### Work required:
In the listing below, find the line containing "Across the items listed as". Write out that line and every line after it to the end, exactly and only those.

━━━━━━━━━━━━━━━━━━━━

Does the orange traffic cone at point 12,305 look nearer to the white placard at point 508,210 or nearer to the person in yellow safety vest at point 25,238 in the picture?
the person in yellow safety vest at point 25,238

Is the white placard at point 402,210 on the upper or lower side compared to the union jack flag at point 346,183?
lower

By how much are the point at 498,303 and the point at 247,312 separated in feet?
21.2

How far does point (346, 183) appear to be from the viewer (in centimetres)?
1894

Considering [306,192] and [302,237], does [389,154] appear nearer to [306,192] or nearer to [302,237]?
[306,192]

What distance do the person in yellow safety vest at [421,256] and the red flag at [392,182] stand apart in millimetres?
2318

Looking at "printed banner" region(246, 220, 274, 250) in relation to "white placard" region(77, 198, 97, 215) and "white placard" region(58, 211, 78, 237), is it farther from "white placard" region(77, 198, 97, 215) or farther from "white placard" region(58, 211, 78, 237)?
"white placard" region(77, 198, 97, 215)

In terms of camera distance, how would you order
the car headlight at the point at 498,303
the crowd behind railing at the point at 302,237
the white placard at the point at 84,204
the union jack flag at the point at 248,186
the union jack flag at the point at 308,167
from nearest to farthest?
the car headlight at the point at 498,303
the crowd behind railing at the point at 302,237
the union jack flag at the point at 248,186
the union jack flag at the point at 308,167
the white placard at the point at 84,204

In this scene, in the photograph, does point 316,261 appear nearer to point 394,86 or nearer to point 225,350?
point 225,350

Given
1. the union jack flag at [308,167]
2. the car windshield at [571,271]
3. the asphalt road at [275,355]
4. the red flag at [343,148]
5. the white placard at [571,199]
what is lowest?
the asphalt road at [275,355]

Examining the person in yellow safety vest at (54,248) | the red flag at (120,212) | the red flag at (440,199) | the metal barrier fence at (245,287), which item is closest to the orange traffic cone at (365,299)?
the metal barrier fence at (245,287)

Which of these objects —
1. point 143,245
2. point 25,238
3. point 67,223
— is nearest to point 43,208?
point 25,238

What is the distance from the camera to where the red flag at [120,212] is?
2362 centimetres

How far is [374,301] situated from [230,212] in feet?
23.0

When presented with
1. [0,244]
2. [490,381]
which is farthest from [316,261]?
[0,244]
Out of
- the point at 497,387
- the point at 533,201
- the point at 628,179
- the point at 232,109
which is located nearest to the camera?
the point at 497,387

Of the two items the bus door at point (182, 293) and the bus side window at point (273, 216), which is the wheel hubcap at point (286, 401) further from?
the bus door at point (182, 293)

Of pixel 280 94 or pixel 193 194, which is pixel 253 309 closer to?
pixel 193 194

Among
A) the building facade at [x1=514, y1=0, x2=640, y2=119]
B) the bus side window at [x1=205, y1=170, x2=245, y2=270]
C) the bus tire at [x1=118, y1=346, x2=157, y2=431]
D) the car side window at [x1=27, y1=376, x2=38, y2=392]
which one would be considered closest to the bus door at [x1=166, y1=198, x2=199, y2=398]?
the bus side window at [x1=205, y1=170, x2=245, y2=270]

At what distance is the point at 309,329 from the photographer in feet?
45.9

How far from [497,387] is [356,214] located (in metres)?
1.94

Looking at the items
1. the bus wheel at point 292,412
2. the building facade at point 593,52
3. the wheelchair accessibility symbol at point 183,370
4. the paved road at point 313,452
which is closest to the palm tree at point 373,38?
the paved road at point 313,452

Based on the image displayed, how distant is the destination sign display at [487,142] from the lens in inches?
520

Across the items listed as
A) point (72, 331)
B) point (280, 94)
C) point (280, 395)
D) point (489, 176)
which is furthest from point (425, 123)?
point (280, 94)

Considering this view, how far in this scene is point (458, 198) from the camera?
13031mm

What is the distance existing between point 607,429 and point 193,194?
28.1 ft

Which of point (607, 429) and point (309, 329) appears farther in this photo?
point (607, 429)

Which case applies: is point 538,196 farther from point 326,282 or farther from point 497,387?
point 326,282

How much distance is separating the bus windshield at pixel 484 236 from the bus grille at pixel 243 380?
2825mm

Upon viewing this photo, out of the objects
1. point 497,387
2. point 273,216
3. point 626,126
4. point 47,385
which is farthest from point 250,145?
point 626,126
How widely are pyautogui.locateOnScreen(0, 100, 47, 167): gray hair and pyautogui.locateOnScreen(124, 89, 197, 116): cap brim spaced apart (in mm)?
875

━━━━━━━━━━━━━━━━━━━━

### Task solution:
Across the items listed as
A) point (72, 331)
B) point (280, 94)
C) point (280, 395)
D) point (489, 176)
which is furthest from point (425, 123)?
point (280, 94)

Considering this view, how far in this scene is point (458, 198) from the camera?
13031mm

What is the distance existing between point 607,429 and point 193,194?
28.1 ft

Which of point (607, 429) and point (309, 329) appears farther in this photo?
point (607, 429)

Which case applies: is point 538,196 farther from point 326,282 or farther from point 497,387?
point 326,282

How much distance is separating the bus windshield at pixel 484 236 from the bus grille at pixel 243 380?
2825mm

Upon viewing this photo, out of the objects
1. point 497,387
2. point 273,216
3. point 626,126
4. point 47,385
which is farthest from point 250,145?
point 626,126
How widely are pyautogui.locateOnScreen(0, 100, 47, 167): gray hair and pyautogui.locateOnScreen(124, 89, 197, 116): cap brim spaced apart (in mm)?
875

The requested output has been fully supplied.